GIVEN REQUEST: Copy out every item below word for word, leaving out the pictures.

INFORMATION PROVIDED:
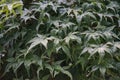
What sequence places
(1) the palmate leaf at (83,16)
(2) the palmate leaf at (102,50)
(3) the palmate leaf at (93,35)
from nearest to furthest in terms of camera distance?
(2) the palmate leaf at (102,50), (3) the palmate leaf at (93,35), (1) the palmate leaf at (83,16)

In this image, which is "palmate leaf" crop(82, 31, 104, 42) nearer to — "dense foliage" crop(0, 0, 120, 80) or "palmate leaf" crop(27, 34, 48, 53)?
"dense foliage" crop(0, 0, 120, 80)

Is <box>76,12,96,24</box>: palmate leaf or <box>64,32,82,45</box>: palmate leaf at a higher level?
<box>76,12,96,24</box>: palmate leaf

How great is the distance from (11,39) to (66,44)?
0.46 metres

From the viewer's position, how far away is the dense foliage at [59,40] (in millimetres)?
1980

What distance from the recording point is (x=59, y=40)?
1.99 metres

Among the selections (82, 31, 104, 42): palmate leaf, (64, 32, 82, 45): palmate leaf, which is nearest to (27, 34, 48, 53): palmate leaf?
(64, 32, 82, 45): palmate leaf

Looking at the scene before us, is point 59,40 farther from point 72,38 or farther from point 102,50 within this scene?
point 102,50

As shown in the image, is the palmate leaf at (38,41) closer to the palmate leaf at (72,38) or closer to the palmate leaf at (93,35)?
the palmate leaf at (72,38)

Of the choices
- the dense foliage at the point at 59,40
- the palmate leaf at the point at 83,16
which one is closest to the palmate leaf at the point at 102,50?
the dense foliage at the point at 59,40

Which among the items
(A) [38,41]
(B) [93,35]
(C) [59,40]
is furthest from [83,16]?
(A) [38,41]

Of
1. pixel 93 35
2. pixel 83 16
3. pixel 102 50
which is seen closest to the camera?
pixel 102 50

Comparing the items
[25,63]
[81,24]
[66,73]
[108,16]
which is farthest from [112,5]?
[25,63]

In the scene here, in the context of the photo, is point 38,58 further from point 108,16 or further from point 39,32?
point 108,16

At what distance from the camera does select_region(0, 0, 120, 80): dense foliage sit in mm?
1980
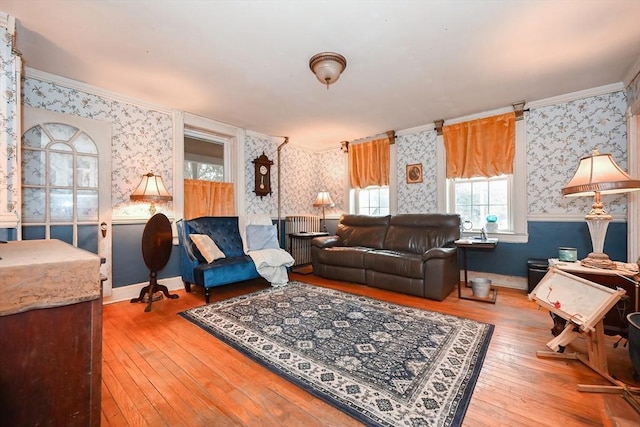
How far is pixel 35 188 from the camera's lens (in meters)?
2.68

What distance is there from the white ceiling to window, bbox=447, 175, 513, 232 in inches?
42.4

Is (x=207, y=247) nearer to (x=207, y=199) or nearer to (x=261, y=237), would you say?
(x=261, y=237)

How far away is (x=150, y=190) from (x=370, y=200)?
3.61 metres

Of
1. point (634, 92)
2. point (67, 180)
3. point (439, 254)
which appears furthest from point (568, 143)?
point (67, 180)

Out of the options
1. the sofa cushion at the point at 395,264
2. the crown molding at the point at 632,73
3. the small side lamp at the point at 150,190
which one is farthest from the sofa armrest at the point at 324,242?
the crown molding at the point at 632,73

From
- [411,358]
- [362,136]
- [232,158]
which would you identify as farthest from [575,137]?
[232,158]

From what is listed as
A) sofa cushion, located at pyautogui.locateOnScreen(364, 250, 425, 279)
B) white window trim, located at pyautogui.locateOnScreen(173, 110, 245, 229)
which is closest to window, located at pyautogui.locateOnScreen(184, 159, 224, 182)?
white window trim, located at pyautogui.locateOnScreen(173, 110, 245, 229)

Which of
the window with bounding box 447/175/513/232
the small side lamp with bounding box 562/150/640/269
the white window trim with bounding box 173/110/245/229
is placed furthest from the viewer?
the window with bounding box 447/175/513/232

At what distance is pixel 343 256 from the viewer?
12.7 feet

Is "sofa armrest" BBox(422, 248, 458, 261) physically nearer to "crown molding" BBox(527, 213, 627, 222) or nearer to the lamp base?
the lamp base

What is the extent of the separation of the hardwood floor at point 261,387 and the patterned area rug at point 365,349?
0.09 m

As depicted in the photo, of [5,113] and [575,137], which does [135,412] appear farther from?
[575,137]

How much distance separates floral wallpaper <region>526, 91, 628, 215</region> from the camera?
9.97 feet

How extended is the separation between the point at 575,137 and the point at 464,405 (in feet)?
11.6
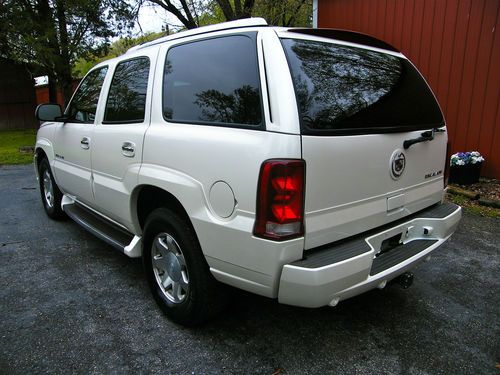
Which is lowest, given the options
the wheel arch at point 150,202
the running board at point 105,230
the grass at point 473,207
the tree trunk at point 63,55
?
the grass at point 473,207

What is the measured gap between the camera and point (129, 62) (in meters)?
3.29

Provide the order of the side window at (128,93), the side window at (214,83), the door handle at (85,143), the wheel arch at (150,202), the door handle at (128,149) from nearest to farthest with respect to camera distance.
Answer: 1. the side window at (214,83)
2. the wheel arch at (150,202)
3. the door handle at (128,149)
4. the side window at (128,93)
5. the door handle at (85,143)

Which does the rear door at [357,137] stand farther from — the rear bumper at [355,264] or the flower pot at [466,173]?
the flower pot at [466,173]

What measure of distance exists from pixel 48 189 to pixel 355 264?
4.38 metres

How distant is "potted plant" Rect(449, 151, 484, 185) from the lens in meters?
6.14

RESPONSE TO THE EXERCISE:
What sequence places
(1) the palmate leaf at (83,16)
(2) the palmate leaf at (102,50)
(3) the palmate leaf at (93,35)
from nearest to furthest in terms of camera distance?
(2) the palmate leaf at (102,50), (3) the palmate leaf at (93,35), (1) the palmate leaf at (83,16)

In this image, which is "palmate leaf" crop(82, 31, 104, 42) nearer to — "dense foliage" crop(0, 0, 120, 80) or "palmate leaf" crop(27, 34, 48, 53)?
"dense foliage" crop(0, 0, 120, 80)

Is <box>76,12,96,24</box>: palmate leaf or <box>64,32,82,45</box>: palmate leaf at a higher level?
<box>76,12,96,24</box>: palmate leaf

How great is the distance from (11,39) to (66,44)?
0.46 metres

From the viewer's position, how far away is the dense foliage at [59,40] (in millimetres)?
1980

What distance from the recording point is (x=59, y=40)?
1.99 metres

Among the selections (82, 31, 104, 42): palmate leaf, (64, 32, 82, 45): palmate leaf, which is nearest to (27, 34, 48, 53): palmate leaf?
(64, 32, 82, 45): palmate leaf

Looking at the scene before us, is point 59,40 farther from point 72,38 or farther from point 102,50 within this scene?
point 102,50

As shown in the image, is the palmate leaf at (38,41) closer to the palmate leaf at (72,38) or closer to the palmate leaf at (93,35)?
the palmate leaf at (72,38)

Of the choices
- the dense foliage at the point at 59,40
- the palmate leaf at the point at 83,16
which one is closest to the palmate leaf at the point at 102,50?
the dense foliage at the point at 59,40

Which among the items
(A) [38,41]
(B) [93,35]
(C) [59,40]
is furthest from [83,16]?
(A) [38,41]

Of
1. pixel 93 35
2. pixel 83 16
3. pixel 102 50
which is seen closest to the camera?
pixel 102 50

Comparing the items
[25,63]
[81,24]
[66,73]
[108,16]
which is farthest from [112,5]?
[25,63]

In the scene here, in the context of the photo, is point 38,58 further from point 108,16 or further from point 39,32?
point 108,16

At what distance from the camera does select_region(0, 0, 120, 80): dense foliage sit in mm?
1980
How far is pixel 35 188 from the camera's lens (in meters)?
2.68

What distance is there from the white ceiling to window, bbox=447, 175, 513, 232 in inches?
42.4

Is (x=207, y=247) nearer to (x=207, y=199) or nearer to (x=261, y=237), would you say?
(x=261, y=237)

How far away is (x=150, y=190) from (x=370, y=200)?
3.61 metres

Of
1. point (634, 92)
2. point (67, 180)
3. point (439, 254)
which appears furthest from point (568, 143)?
point (67, 180)

Out of the options
1. the sofa cushion at the point at 395,264
2. the crown molding at the point at 632,73
3. the small side lamp at the point at 150,190
which one is farthest from the sofa armrest at the point at 324,242?
the crown molding at the point at 632,73

From
- [411,358]
- [362,136]
- [232,158]
which would you identify as farthest from [575,137]?
[232,158]

From what is listed as
A) sofa cushion, located at pyautogui.locateOnScreen(364, 250, 425, 279)
B) white window trim, located at pyautogui.locateOnScreen(173, 110, 245, 229)
which is closest to window, located at pyautogui.locateOnScreen(184, 159, 224, 182)?
white window trim, located at pyautogui.locateOnScreen(173, 110, 245, 229)

Which of
the window with bounding box 447/175/513/232
the small side lamp with bounding box 562/150/640/269
the white window trim with bounding box 173/110/245/229
is placed furthest from the viewer?
the window with bounding box 447/175/513/232

At what distance is pixel 343 256 from the viewer?
12.7 feet

Is "sofa armrest" BBox(422, 248, 458, 261) physically nearer to "crown molding" BBox(527, 213, 627, 222) or nearer to the lamp base?
the lamp base

What is the extent of the separation of the hardwood floor at point 261,387 and the patterned area rug at point 365,349?
0.09 m

As depicted in the photo, of [5,113] and [575,137], which does [135,412] appear farther from?
[575,137]

How much distance separates floral wallpaper <region>526, 91, 628, 215</region> from the camera?
9.97 feet

How extended is the separation between the point at 575,137 and the point at 464,405 (in feet)?
11.6
Which is lowest, given the options
the wheel arch at point 150,202
the running board at point 105,230
the grass at point 473,207
the tree trunk at point 63,55
?
the grass at point 473,207

What is the measured gap between the camera and point (129, 62) (in meters)?
3.29

Provide the order of the side window at (128,93), the side window at (214,83), the door handle at (85,143), the wheel arch at (150,202), the door handle at (128,149) from nearest to farthest with respect to camera distance.
Answer: 1. the side window at (214,83)
2. the wheel arch at (150,202)
3. the door handle at (128,149)
4. the side window at (128,93)
5. the door handle at (85,143)

Which does the rear door at [357,137] stand farther from — the rear bumper at [355,264] or the flower pot at [466,173]?
the flower pot at [466,173]

What measure of distance exists from pixel 48 189 to pixel 355 264?
4.38 metres

How distant is "potted plant" Rect(449, 151, 484, 185) from the lens in meters?
6.14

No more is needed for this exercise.